President Saakashvili said on December 27 that he would not sign bill on amnesty into law.
The announcement means that the President will now send the bill back to the Parliament with his objections.
The Parliament will either take those objections into consideration or will try to override the presidential veto, which requires support of at least 89 lawmakers.
President’s objections, according to his remarks, will concern mainly two aspects of the bill – one that grants full amnesty, that is release from prison, to those 190 inmates, who have been recognized by the Parliament as political prisoners and another one through which prison term of those convicted even for especially grave crimes will reduce by one-fourth.
“Amnesty is announced when there is a stable situation in the country and when you can gradually empty prisons,” Saakashvili said while speaking at a meeting with a group of students in the presidential palace in Tbilisi.

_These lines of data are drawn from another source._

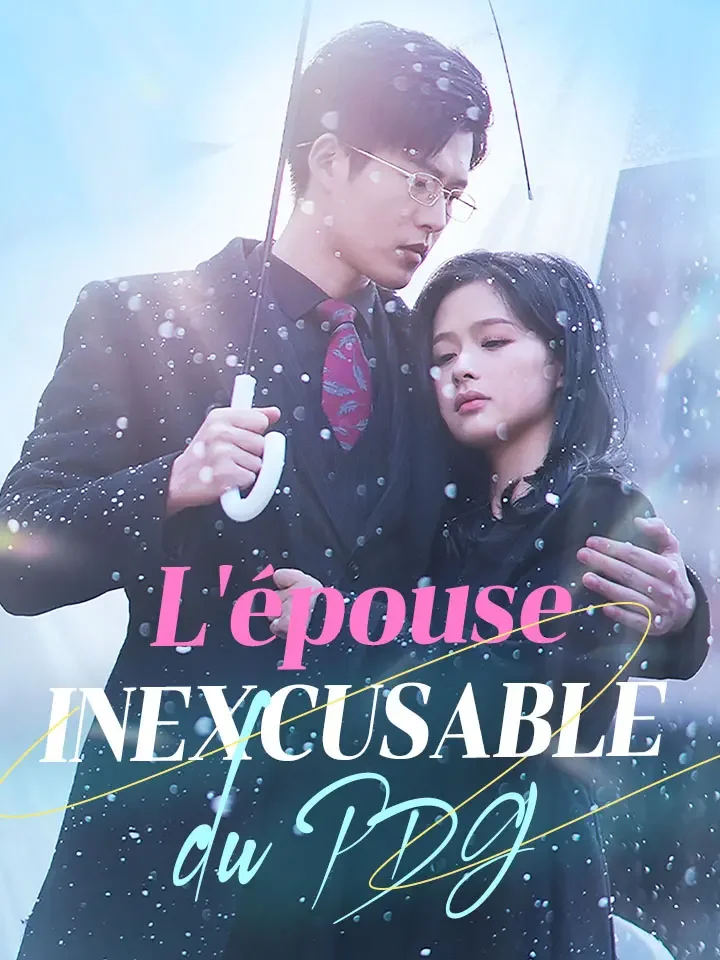 L'épouse inexcusable du PDGMini-séries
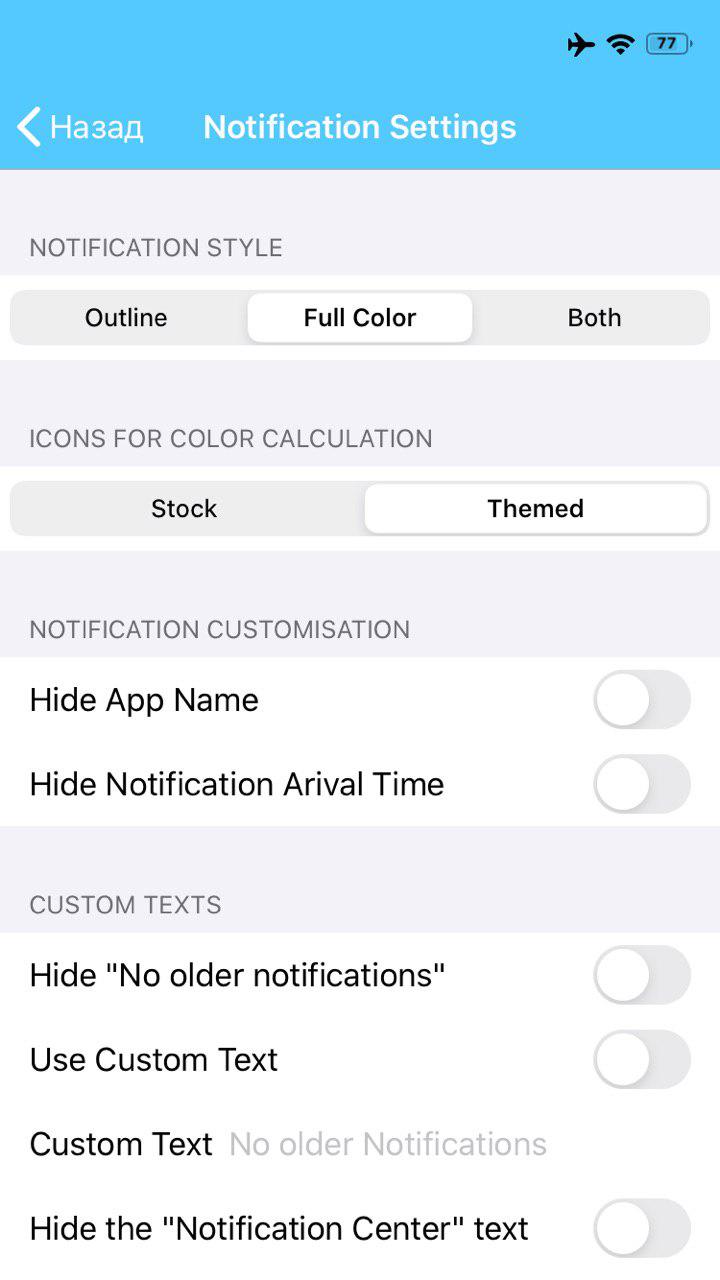Notification settings_ColorMeNotifs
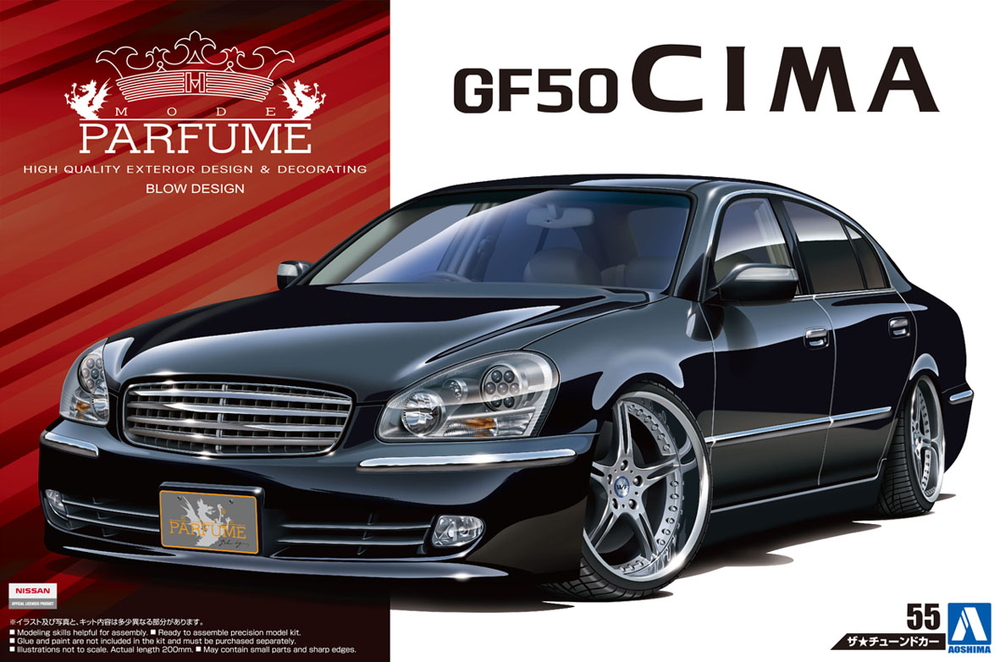 1/24 モードパルファム GF50 シーマ '01（ニッサン） - AOSHIMA SCALE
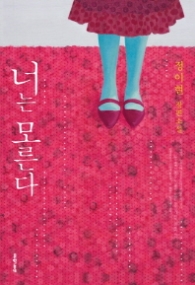 너는 모른다 (문학동네 장편소설)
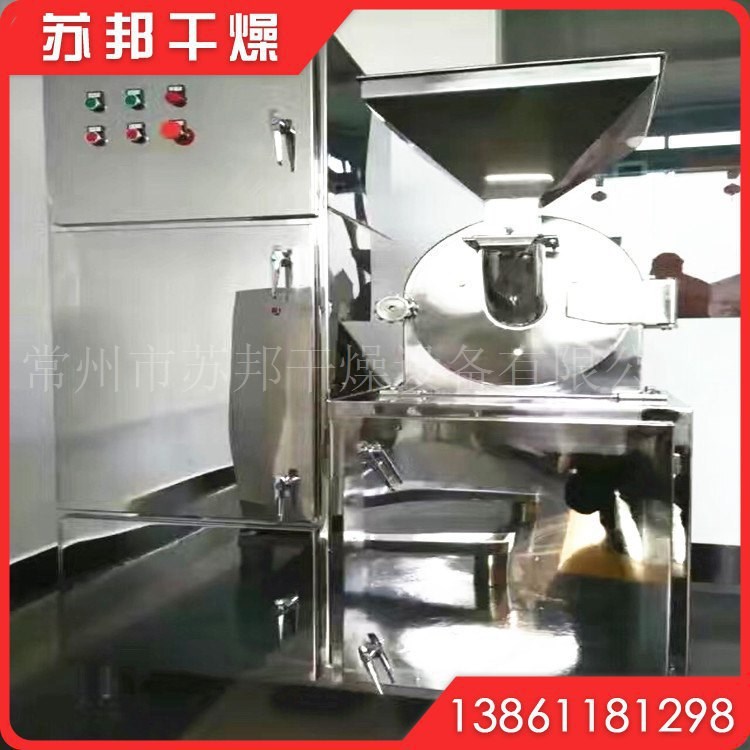 小型臺(tái)式粉碎機(jī) 中藥打粉機(jī) 磨盤式粉碎機(jī) 高速粉碎機(jī)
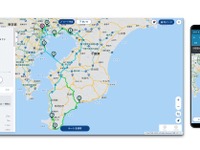 ルート作成＆共有ができるPC向け「ツーリングサポーター」提供開始…ナビタイム 画像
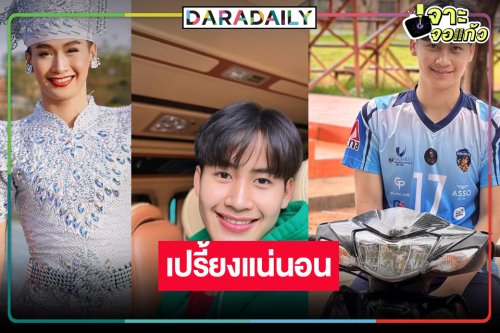 พ่อยกแม่ยกเตรียมตัวให้พร้อมละคร “ต้าวหยอง”  มาแน่!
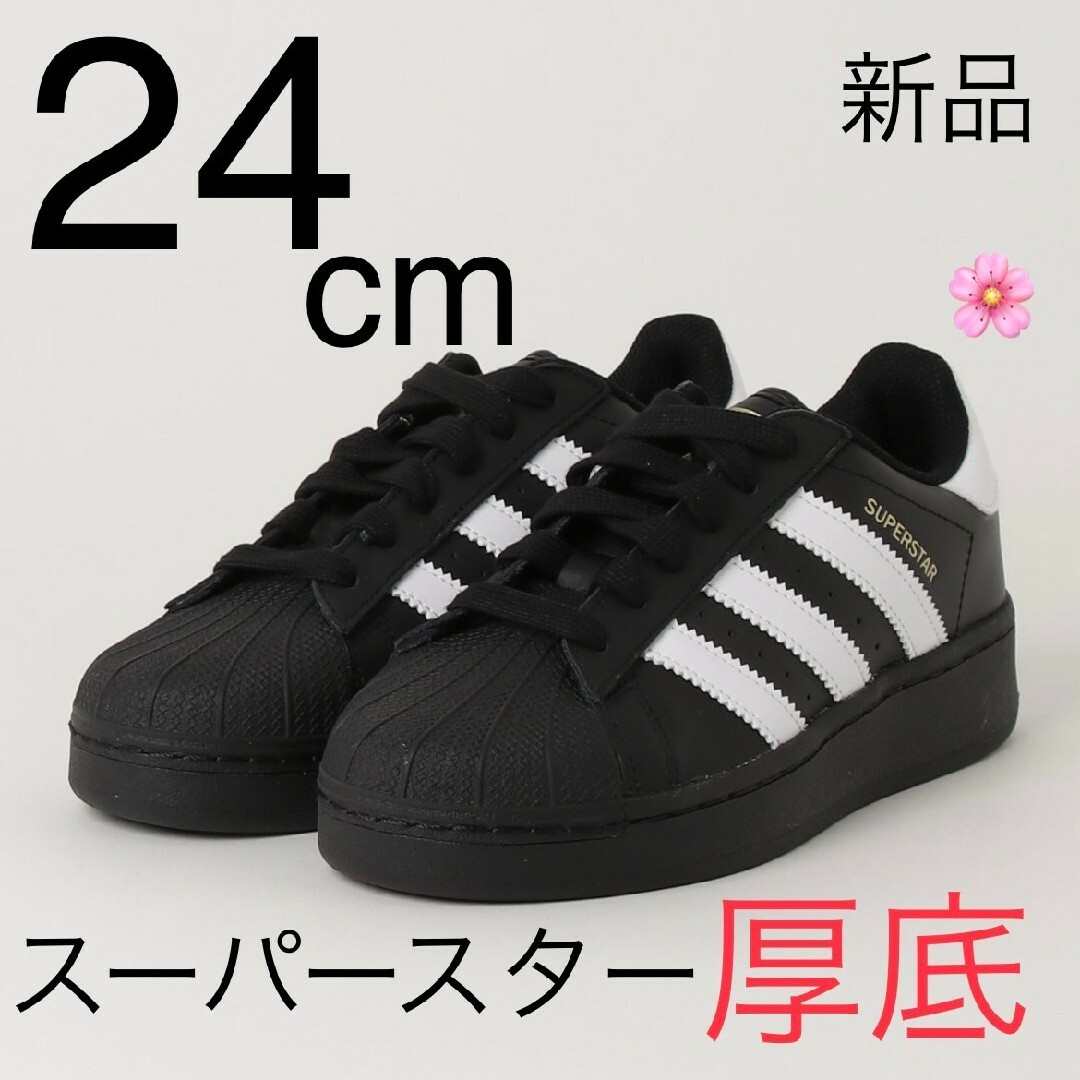 24.0m　adidas スリッポン　ブラック　必ずコメントください！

“Not a single serious international organization has ever said that there are political prisoners in Georgia,” Saakashvili said. “The Georgian Parliament announced that there are 200 political prisoners in Georgia… and by doing so we are at least declaring that we are unserious country and if someone takes this [decision by the Parliament] seriously, it means that we are North Korea, Burma, Belarus and 1970s’ African Idi Amin-type of dictatorship combined.”
Saakashvili emphasized particularly on those in the list of political prisoners, who were convicted for espionage in favor of Russia and for mutiny charges in connection to Mukhrovani case.
“When you release Russian spies, then it is done either to spite me – and I can more or less understand it, or becuase of direct orders from Russia,” Saakashvili said.
“So I will veto this part [of the bill],” he said. “I think that rest of the mass amnesty is also completely unacceptable.”
He said that he was also against of granting any kind of amnesty to those serving prison terms for especially grave crimes.
“So I am vetoing these parts [of the bill] granting amnesty to pedophiles and let the Parliament override [the veto] and let the Parliament take the political responsibility for releasing [from prison] pedophiles, coup [plotters] and Russian spies, but I will not definitely sign it,” Saakashvili said.
The bill on amnesty, passed by the Parliament with its final reading on December 21, envisages several forms of amnesty such as full exemption from punishment; halving of prison sentence or reducing it either by one-third or by one-forth.
Unlike its initial version, the final document envisages applying reduction of prison sentence by one-fourth to almost all the prisoners, who will not fall under other forms of amnesty, including to those convicted for especially grave crimes – something that was opposed even by some of the Georgian Dream lawmakers, including MP Koba Davitashvili.
Even the government, although it was in overall positive about the bill, had its concerns.
In particular, the Interior Ministry was offering lawmakers to limit the scope of the amnesty by not applying it to certain category of crimes, but this proposal was not accepted by the lawmakers.
How the Parliament, in particular the Georgian Dream parliamentary majority, will respond to the President’s planned veto has yet to be seen.
GD has now 83 lawmakers, but it can count on support from those lawmakers who have quit President Saakashvili’s United National Movement party and in case of attracting their votes, which is not unlikely, GD will be able to fill the gap and garner 89 votes required for overriding presidential veto.